◆ Written instruction ◆
Copy the data below exactly.

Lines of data
╭──

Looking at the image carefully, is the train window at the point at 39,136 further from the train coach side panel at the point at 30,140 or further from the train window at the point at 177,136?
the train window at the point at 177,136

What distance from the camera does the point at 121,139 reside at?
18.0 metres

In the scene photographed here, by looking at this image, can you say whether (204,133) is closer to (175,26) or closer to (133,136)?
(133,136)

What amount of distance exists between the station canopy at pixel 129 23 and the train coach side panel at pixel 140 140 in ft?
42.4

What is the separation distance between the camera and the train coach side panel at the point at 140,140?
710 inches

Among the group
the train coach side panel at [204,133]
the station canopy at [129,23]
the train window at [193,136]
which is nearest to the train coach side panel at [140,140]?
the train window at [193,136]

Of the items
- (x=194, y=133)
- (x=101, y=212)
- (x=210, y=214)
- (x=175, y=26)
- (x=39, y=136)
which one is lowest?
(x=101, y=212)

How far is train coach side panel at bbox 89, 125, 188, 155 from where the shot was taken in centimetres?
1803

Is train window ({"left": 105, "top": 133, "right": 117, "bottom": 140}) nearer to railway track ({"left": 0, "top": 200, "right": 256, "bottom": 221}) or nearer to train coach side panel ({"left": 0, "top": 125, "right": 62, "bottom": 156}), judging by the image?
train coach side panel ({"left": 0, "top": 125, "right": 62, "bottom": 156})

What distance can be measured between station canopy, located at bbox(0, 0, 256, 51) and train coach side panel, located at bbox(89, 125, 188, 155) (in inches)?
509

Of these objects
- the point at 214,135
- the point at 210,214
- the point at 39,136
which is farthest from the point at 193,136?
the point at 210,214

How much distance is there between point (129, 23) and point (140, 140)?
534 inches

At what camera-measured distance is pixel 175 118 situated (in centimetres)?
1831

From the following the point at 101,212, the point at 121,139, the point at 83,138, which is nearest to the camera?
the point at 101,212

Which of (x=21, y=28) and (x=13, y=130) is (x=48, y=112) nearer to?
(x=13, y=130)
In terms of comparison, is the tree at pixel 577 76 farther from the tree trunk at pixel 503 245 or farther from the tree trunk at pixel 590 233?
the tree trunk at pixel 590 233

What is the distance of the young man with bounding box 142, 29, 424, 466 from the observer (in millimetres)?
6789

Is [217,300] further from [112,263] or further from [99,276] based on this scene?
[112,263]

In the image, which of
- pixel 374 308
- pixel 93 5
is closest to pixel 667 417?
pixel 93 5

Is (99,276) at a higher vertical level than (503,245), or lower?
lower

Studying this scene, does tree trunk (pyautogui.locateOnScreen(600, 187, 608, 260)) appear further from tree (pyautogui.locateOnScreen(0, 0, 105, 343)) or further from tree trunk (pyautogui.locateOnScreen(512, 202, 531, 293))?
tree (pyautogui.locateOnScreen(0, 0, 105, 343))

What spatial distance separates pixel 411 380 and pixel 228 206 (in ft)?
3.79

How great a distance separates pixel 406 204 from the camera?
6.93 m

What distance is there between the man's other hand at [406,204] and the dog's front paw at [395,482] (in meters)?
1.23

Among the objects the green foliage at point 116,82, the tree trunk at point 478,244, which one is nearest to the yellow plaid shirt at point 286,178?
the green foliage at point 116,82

╰──

◆ Finished task ◆
Looking at the image carefully, is the train window at the point at 39,136 further from the train coach side panel at the point at 30,140 or further from the train window at the point at 177,136?
the train window at the point at 177,136

What distance from the camera does the point at 121,139 reside at?
18.0 metres

In the scene photographed here, by looking at this image, can you say whether (204,133) is closer to (175,26) or closer to (133,136)?
(133,136)

What amount of distance exists between the station canopy at pixel 129 23 and the train coach side panel at pixel 140 140 in ft?
42.4

What is the separation distance between the camera and the train coach side panel at the point at 140,140?
710 inches

Among the group
the train coach side panel at [204,133]
the station canopy at [129,23]
the train window at [193,136]
which is nearest to the train coach side panel at [140,140]?
the train window at [193,136]

Of the items
- (x=194, y=133)
- (x=101, y=212)
- (x=210, y=214)
- (x=175, y=26)
- (x=39, y=136)
which one is lowest?
(x=101, y=212)

How far is train coach side panel at bbox 89, 125, 188, 155 from where the shot was taken in centimetres?
1803

Is train window ({"left": 105, "top": 133, "right": 117, "bottom": 140}) nearer to railway track ({"left": 0, "top": 200, "right": 256, "bottom": 221}) or nearer to train coach side panel ({"left": 0, "top": 125, "right": 62, "bottom": 156}), judging by the image?
train coach side panel ({"left": 0, "top": 125, "right": 62, "bottom": 156})

What distance can be measured between station canopy, located at bbox(0, 0, 256, 51) and train coach side panel, located at bbox(89, 125, 188, 155) (in inches)?
509

Of these objects
- the point at 214,135
- the point at 210,214
- the point at 39,136
which is farthest from the point at 193,136?
the point at 210,214

How much distance is there between point (129, 23) and point (140, 140)?
534 inches

At what camera-measured distance is pixel 175 118 situated (in centimetres)?
1831

From the following the point at 101,212, the point at 121,139, the point at 83,138, which is nearest to the camera?
the point at 101,212

Which of (x=21, y=28) and (x=13, y=130) is (x=48, y=112) nearer to?
(x=13, y=130)
In terms of comparison, is the tree at pixel 577 76 farther from the tree trunk at pixel 503 245 or farther from the tree trunk at pixel 590 233?
the tree trunk at pixel 590 233

What is the distance of the young man with bounding box 142, 29, 424, 466 from the observer (in millimetres)?
6789

Is [217,300] further from [112,263] or further from [99,276] based on this scene?
[112,263]

In the image, which of
- pixel 374 308
- pixel 93 5
is closest to pixel 667 417?
pixel 93 5

Is (99,276) at a higher vertical level than (503,245), or lower?
lower

Studying this scene, does tree trunk (pyautogui.locateOnScreen(600, 187, 608, 260)) appear further from tree (pyautogui.locateOnScreen(0, 0, 105, 343)) or further from tree trunk (pyautogui.locateOnScreen(512, 202, 531, 293))?
tree (pyautogui.locateOnScreen(0, 0, 105, 343))

What spatial distance separates pixel 411 380 and pixel 228 206 (in ft)?
3.79

How great a distance separates pixel 406 204 from the camera?
6.93 m

What distance is there between the man's other hand at [406,204] and the dog's front paw at [395,482] (in meters)?
1.23

Among the objects the green foliage at point 116,82, the tree trunk at point 478,244, which one is nearest to the yellow plaid shirt at point 286,178?
the green foliage at point 116,82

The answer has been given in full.